> _KUTIPAN DOKUMEN_:
※ ※ ※

Hari ini mungkin kita terlalu banyak basa-basi atau berpura-pura dalam bernegara. Harapan dan perubahan dijadikan modus dalam membajak kedaulatan rakyat secara kolektif. Pendulum kekuasaan tidak benar-benar diarahkan kepada kemaslahatan rakyat secara menyeluruh, tidak juga mengacu pada UUD 1945, melainkan semuanya mengikuti kehendak para mafia yang sukses mengendalikan kekuasaan negara.
Tanda menyebut jongos-jongos mafia tersebut, namun pola main mereka dapat ditelusuri dari berebagai sektor, baik dalam hal perencanaan atau mendesain aturan negara, tatakelola sumber daya alam, hingga sektor-sektor hulu strategis lainnya semuanya dikendalikan oleh mafia. Dalam bahasa yang sederhana bagi kalangan rakyat jelata ada yang menyebutnya sebagai mafia minyak goreng, mafia tambang, mafia hukum, mafia beras, mafia energi, mafia obat-obatan, mafia pendidikan, mafia agama dan seterusnya yang tidak mungkin disebut satu persatu, sanking banyaknya keberadaan mafia di republik ini.
Lantas mengapa jejaring dan pasukan komando mafia tersebut terkesan dibiarkan, sementara negara memiliki perangkat atau alat yang lengkap, mulai dari sektor legislatif, eksekutif dan yudikatif. Namun demikian perangkat negara yang dimaksud tersebut diakui atau tidak telah terperosok jauh dalam genggaman para mafia.
Mafia terus bertambah bukan saja dari sebelum negeri ini terbentuk, tetapi jumlah mereka semakin berlipat ganda seiring teriakan di balik agenda reformasi. Mafia seakan memiliki kontrol lebih melampaui UUD 1945. Perumpamaan kekuatan mafia tersebut, mereka hanya menekan tombol tertentu, maka apa pun yang dinginkannya akan tercapai. Mereka ingin memenangkan calon presiden dan wakil presiden tertentu pun bisa.

※ ※ ※

[Catatan Tersimpan]
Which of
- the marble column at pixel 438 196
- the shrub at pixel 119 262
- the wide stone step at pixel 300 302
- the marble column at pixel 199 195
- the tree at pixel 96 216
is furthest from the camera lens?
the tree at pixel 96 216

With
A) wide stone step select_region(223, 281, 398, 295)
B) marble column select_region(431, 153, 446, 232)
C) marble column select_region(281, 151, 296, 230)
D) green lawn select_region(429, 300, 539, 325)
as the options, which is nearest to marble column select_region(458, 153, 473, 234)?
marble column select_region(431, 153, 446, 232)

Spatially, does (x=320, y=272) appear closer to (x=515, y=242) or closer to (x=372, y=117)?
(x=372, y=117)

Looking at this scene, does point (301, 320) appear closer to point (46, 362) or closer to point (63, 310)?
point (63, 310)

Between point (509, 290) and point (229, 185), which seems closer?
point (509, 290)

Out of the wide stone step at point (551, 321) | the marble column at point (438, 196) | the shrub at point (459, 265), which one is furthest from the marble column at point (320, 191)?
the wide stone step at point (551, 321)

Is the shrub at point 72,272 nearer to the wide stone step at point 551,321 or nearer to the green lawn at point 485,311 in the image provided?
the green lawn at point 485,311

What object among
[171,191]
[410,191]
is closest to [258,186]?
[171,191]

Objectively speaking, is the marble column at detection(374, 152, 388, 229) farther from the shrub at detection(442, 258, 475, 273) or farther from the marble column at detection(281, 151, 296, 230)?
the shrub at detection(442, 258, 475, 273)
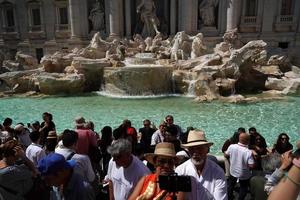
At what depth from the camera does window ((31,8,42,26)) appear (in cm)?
2191

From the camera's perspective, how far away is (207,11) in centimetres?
1838

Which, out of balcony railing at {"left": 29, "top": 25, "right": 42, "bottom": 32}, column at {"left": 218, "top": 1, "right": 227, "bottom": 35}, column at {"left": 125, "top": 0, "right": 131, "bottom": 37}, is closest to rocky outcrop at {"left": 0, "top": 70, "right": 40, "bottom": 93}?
column at {"left": 125, "top": 0, "right": 131, "bottom": 37}

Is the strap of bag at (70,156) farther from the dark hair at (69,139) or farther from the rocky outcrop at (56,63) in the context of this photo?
the rocky outcrop at (56,63)

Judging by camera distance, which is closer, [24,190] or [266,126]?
[24,190]

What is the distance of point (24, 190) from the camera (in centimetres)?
239

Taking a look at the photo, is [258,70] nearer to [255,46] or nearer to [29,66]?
[255,46]

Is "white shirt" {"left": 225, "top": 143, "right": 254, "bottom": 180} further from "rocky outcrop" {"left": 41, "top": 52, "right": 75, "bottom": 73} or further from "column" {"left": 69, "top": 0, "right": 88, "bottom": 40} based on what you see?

※ ※ ※

> _PETUNJUK LATIHAN_:
1: Tolong tuliskan ulang bagian teks tentang mafia dalam kekuasaan negara mulai dari "Mafia terus bertambah" sampai dengan "tertentu pun bisa.", tanpa mengubah satu kata pun.
2: Teruskan teks tentang mafia dalam kekuasaan negara, dimulai setelah kalimat terakhirnya.

> _JAWABAN TERTULIS_:
1:
Mafia terus bertambah bukan saja dari sebelum negeri ini terbentuk, tetapi jumlah mereka semakin berlipat ganda seiring teriakan di balik agenda reformasi. Mafia seakan memiliki kontrol lebih melampaui UUD 1945. Perumpamaan kekuatan mafia tersebut, mereka hanya menekan tombol tertentu, maka apa pun yang dinginkannya akan tercapai. Mereka ingin memenangkan calon presiden dan wakil presiden tertentu pun bisa.

2:
Dalam perhelatan kekuasaan, sejatinya yang berjuang untuk perubahan itu bukanlah rakyat, melainkan para mafia itu sendiri. Antar mafia saling berjuang mendapatkan kendali kekuasaan. Uniknya, dalam perjuangan antar mafia tidak ada yang namanya kalah atau menang, melainkan adalah terpaut dalam apa yang disebut sebagai bisnis kekuasaan win win solution. Pada perjalanannya, mafialah yang berbisnis, mafialah yang berpolitik, mafialah yang mengatur aturan main, dan akhirnya demokrasi berubah makna menjadi dari mafia oleh mafia dan untuk mafia.
Secara struktur dan cara main, mafia bukan saja diidentikkan dengan seseorang, tetapi juga gerbong atau poros di berbagai bidang. Misalnya ada mafia yang menangani perkara hukum, pemilu, sumber daya alam, stabilitas harga dan ketahanan pangan, bahkan ikut menentukan postur budaya masa depan. Alih-alih mafia dijadikan musuh bersama oleh calon-calon pemimpin bangsa di masa depan, justru tampaknya calon-calon pemimpin bangsa tersebut lebih awal berlutut dan menyembah mafia.
Diakui atau tidak, mencermati cara main mafia kekinian, tampaknya ada problem besar yang sengaja tidak ingin dibongkar oleh pemangku elite di negeri ini. Para pemangku kebijakan dan pelaksana amanah rakyat yang bukan saja menjadi bidaknya para mafia, juga mereka lebih memilih jalan untuk berselancar dan berakrobat di hadapan rakyat jelata. Sehingga keberadaan pemangku kebijakan publik tersebut disulap sedemikian rupa seolah-olah menjadi sosok yang selalu memperjuangkan rakyat Indonesia dari masa ke masa.
Terkadang memang lucu dalam mencermati perkembangan kekuasaan di negeri ini dalam menuju perwujudan cita-cita proklamasi. Namun seiring itu pula, sangat menyedihkan melihat kondisi negara dan bangsa dari hari ke hari semakin remuk. Indonesia terus-terusan berkubang dalam politik persengkokolan kotor. Terus-terusan berpura-pura maju bersama. Sembonyan bernegara yang bergotong-royong berubah drastis menjadi rampok-merampok, tipu-menipu, sandiwara ke sandiwara. Negara yang memanusiakan manusia masih jauh panggang dari api.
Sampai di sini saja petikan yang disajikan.